My first SSD was a Patriot WARP V.2 32GB SSD. It not quite the bleeding edge, that "V.2" signified a revision that solved some issues in the first wave. Early experience with my first SSD was amazing enough for me to look for a larger 120GB unit to gain a little more elbow room in day-to-day use. They both represented early technology with flaws that needed solving before SSD became long-term reliable. I didn't know that when I bought them, but it was certainly made clear as their performance degraded over a few years and then dying entirely when they no longer showed up as SATA drives when plugged them in. I took apart the first Patriot drive, now it's time for the second OCZ drive.

Since they were both built around the JMF602 controller and arrived on market around the same time, I expected them to both utilize a JMF602 reference design. Before I opened up this SSD, I expected the circuit board to look identical to the smaller Patriot, just with higher capacity flash memory chips.

I found I was wrong when I opened up the case, this drive used a very different circuit board layout. This design placed the JMF602 at the center, and I don't see an obvious debug header. There is still a connector adjacent to the SATA data port and it is populated on this drive: a USB mini-B socket that lets this SSD act as a USB flash drive.

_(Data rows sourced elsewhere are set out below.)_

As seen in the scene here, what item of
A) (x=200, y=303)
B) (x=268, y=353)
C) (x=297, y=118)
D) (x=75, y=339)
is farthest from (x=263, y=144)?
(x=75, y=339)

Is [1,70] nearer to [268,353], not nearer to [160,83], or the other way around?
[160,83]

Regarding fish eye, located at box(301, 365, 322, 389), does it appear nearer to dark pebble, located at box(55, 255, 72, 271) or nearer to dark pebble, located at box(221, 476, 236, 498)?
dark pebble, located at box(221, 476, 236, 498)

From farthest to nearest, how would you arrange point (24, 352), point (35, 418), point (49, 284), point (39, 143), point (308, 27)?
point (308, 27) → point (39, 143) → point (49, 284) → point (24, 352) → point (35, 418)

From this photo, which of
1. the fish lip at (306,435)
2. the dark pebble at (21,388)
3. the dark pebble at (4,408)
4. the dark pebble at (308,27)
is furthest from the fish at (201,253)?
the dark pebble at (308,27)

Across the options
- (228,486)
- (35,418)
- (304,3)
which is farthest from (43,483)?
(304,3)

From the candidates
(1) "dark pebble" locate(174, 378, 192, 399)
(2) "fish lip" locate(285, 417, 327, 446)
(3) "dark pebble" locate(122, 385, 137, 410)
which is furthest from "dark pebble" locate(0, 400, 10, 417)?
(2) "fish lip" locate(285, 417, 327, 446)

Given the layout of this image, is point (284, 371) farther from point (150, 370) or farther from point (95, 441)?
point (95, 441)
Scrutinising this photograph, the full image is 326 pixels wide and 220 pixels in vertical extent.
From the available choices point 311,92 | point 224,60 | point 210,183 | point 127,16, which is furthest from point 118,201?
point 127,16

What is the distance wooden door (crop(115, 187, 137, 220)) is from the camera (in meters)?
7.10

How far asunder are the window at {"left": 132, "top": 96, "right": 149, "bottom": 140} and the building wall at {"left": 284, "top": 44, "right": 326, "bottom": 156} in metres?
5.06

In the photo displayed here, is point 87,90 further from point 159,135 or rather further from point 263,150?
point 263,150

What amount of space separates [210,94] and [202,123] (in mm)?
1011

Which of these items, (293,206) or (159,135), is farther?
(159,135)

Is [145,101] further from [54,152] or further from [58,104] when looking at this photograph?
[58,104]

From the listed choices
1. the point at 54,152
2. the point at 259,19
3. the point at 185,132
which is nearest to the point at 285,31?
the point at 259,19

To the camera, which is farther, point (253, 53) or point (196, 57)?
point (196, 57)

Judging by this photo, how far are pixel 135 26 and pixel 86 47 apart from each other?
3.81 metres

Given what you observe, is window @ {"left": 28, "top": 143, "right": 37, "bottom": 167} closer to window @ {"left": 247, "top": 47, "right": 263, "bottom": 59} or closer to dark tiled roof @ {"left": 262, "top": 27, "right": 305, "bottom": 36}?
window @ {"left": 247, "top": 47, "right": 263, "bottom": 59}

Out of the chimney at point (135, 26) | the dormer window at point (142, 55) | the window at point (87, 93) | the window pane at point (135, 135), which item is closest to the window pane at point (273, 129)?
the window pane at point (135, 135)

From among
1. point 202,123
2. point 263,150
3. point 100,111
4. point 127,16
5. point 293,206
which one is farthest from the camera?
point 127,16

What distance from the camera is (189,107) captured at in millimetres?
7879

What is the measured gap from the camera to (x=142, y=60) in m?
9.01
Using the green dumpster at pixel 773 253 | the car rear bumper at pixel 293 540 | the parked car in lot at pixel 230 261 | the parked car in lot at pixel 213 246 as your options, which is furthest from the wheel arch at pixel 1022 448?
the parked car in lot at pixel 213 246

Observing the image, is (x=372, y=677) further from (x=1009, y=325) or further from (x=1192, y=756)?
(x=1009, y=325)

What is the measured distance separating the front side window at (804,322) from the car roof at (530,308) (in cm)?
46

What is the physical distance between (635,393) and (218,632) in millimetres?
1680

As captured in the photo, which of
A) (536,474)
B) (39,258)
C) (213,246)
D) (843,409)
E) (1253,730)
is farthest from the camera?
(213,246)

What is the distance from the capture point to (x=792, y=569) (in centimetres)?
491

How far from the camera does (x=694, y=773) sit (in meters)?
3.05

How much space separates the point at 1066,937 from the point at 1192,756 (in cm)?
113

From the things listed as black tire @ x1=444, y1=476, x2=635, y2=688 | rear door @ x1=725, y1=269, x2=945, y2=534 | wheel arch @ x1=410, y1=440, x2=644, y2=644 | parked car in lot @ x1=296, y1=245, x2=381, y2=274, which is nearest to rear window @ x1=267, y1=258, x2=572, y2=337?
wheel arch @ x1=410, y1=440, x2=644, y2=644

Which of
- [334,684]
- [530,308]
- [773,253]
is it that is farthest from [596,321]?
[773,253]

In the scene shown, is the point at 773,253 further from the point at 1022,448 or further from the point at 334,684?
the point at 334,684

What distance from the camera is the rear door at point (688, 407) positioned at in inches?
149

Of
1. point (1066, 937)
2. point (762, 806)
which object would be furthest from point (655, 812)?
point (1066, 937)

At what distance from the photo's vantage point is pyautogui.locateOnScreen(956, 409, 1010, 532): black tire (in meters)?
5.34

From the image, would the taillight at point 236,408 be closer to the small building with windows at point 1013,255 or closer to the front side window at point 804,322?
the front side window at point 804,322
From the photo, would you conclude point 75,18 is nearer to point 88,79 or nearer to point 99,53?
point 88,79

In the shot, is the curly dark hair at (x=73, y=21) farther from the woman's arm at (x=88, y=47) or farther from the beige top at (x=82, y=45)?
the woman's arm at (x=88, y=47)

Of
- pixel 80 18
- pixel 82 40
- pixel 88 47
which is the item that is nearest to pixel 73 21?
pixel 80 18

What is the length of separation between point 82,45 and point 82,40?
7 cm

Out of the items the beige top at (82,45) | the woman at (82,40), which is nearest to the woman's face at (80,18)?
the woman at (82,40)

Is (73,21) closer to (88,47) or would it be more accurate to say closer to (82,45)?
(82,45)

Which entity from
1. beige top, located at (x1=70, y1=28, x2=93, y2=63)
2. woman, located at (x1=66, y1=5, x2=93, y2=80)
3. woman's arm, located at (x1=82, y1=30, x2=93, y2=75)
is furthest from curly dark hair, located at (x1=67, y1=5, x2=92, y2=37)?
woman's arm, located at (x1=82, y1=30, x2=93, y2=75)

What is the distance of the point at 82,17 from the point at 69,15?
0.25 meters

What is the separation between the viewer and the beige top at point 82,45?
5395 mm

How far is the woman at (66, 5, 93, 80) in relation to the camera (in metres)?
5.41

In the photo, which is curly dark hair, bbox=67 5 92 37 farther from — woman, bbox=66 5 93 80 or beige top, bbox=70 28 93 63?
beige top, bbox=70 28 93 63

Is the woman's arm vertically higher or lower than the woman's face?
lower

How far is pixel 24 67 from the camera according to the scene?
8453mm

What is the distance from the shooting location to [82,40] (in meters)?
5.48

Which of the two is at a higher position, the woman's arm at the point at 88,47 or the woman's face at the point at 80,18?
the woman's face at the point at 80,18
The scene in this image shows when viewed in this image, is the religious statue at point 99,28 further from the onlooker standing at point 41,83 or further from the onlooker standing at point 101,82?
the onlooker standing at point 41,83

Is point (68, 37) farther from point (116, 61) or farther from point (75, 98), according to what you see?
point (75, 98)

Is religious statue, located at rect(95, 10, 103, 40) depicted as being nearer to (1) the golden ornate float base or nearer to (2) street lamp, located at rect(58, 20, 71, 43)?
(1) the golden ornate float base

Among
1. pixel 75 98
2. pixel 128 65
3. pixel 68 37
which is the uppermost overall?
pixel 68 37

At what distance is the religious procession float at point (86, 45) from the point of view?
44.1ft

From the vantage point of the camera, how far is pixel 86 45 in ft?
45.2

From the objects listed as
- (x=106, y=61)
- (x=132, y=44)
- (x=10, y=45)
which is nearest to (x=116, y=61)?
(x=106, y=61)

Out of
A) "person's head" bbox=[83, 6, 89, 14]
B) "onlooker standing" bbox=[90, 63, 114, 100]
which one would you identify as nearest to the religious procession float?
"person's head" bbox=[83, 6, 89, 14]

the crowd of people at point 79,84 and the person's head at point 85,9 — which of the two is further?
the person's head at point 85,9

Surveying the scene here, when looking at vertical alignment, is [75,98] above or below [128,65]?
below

Four more flash chips live on the other side of this board, again in a different layout compared to the Patriot drive. They seem to have the same production information sticker, but that might be some sort of industry standard sticker.

Thanks to the USB port, I could still access this drive even though the SATA port no longer enumerates. It is only an USB 2.0 connection, but I don't think that is a constraint. Write performance has degraded to an atrocious level on this drive. Here I'm copying a single large ISO file to the drive. 25MB/sec throughput and a response time of nearly 500ms are well below limits of USB2.

Read throughput is only slightly better at nearly 40MB/sec and a 20ms read response time is significantly faster but still not great. Since this drive still works via USB, for now I'll spare it the hot air treatment I performed to the Patriot. But given this level of performance I'm not sure if I can do anything useful with it.